Everything about The Killing Fields totally explained
The Killing Fields were a number of sites in
Cambodia where large numbers of people were killed and buried by the Communist
Khmer Rouge regime, during its rule of the country from 1975 to 1979. At least 200,000 people were executed by the Khmer Rouge (while estimates of the total number of deaths resulting from Khmer Rouge policies, including disease and starvation, range from 1.4 to 2.2 million out of a population of around 7 million). In 1979
Communist Vietnam invaded the country, which at that time was officially called
Democratic Kampuchea, and toppled the Khmer Rouge regime.

● **Exercise requirements**
Translate this sentence from the passage on the Killing Fields into Spanish: "In 1979 Communist Vietnam invaded the country, which at that time was officially called Democratic Kampuchea, and toppled the Khmer Rouge regime."

● **Information supplied**
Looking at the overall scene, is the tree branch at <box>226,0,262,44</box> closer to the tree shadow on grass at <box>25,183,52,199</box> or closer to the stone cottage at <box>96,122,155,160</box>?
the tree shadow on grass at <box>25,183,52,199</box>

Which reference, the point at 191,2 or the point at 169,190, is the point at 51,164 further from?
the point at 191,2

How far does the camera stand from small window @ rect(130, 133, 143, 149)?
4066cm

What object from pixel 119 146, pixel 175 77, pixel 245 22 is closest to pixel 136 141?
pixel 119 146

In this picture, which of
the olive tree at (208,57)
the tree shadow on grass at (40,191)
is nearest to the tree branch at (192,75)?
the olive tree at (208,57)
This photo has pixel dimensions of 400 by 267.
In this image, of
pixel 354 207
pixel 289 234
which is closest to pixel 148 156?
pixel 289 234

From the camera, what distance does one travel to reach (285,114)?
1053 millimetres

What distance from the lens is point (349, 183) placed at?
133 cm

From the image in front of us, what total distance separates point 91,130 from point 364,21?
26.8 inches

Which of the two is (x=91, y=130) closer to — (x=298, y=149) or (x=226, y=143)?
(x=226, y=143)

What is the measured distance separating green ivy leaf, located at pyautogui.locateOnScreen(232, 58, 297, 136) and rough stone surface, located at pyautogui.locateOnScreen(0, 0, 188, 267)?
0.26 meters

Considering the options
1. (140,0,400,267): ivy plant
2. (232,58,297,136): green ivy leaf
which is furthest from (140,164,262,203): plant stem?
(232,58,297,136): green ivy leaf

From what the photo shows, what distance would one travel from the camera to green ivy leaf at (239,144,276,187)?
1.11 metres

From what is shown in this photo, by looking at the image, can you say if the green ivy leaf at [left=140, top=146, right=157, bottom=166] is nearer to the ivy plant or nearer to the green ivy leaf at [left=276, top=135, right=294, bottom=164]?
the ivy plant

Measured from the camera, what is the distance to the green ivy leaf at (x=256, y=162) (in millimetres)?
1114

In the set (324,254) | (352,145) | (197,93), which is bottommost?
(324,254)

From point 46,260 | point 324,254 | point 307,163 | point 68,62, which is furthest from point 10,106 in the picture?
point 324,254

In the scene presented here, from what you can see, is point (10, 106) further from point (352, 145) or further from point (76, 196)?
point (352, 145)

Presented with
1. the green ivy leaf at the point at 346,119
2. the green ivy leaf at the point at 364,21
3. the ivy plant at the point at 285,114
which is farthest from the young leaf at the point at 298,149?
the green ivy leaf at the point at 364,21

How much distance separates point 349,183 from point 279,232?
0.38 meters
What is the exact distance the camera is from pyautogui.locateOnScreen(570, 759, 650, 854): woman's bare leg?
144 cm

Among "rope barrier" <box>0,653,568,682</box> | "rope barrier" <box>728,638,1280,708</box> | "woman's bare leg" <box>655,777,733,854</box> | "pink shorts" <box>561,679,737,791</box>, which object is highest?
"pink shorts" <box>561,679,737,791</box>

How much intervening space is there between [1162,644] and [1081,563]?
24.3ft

● **Exercise result**
En 1979, el Vietnam comunista invadió el país, que en ese momento se llamaba oficialmente Kampuchea Democrática, y derrocó al régimen de los Jemeres Rojos.